▸ WHAT TO WORK ON:
**1)** In one to three sentences, explain why the HELOC handbook calls a home equity line of credit a flexible way to borrow.
**2)** Continue the HELOC handbook from the point where it stops.

▸ TEXT:
* start *
HELOC: Home equity line of credit handbook
Please note: Discover® Home Loans offers a home equity loan product, but does not offer HELOCs.
You may have heard of HELOCs, but what are they? And how can they help you? As a homeowner, you might be on the lookout for ways to improve your financial situation. A home equity line of credit (HELOC) is just one option.
With a HELOC, you can borrow money against the equity in your home and use it for whatever purpose you like — from paying off debt or making home improvements to investing in real estate or putting a down payment on a vacation home.
What is a HELOC?
- A home equity line of credit is a revolving line of credit that allows you to borrow against the equity in your property.
- Equity is the difference between the appraised value of your home and the amount owed on any existing mortgage(s).
- HELOCs can be used for various purposes such as home improvements, debt consolidation, emergency expenses, or other financial needs.
- Unlike traditional home equity loans that are received in a lump sum, HELOCs offer a flexible borrowing option — you can draw funds from available credit as needed.
* end *
▸ SOURCE DATA:
* start *
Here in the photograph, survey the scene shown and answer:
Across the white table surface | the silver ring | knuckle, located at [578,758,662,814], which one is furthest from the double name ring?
* end *
▸ ANSWERS BELOW:
**1)** A HELOC is called flexible because, unlike a traditional home equity loan that is paid out in a lump sum, it lets you draw funds from your available credit as you need them.

**2)**
History of HELOCs
HELOCs have a history that traces back several decades. The origins of this financial tool can be attributed to the need for homeowners to access the equity in their home.
The concept of borrowing against home equity dates back to the mid-20th century. Initially, homeowners primarily relied on closed-end second mortgages to tap into their property’s equity and receive a lump sum of funds. These home equity loans are still a common way to access equity for cash. In the 1980s, financial institutions responded to homeowners’ desire for more flexible options when leveraging the equity in their homes and started to offer HELOCs as a revolving line of credit rather than a lump sum loan.
By the 2000s, HELOCs had become even more prevalent as they were actively promoted as a versatile financial product. Homeowners took advantage of rising property values and accessed their home equity through HELOCs for both essential and discretionary purposes. However, the financial crisis of 2008 presented challenges associated with HELOCs, especially when property values declined and homeowners faced difficulty repaying their debts. The crisis prompted a more cautious approach towards HELOC lending from financial institutions, and stricter regulations were put into place to mitigate potential risks.
Since then, the financial industry has implemented measures to try and ensure responsible use of HELOCs. Lenders now assess a borrower’s creditworthiness, income, and debt-to-income (DTI) ratio more carefully. Additionally, new regulations required more transparent disclosures to borrowers.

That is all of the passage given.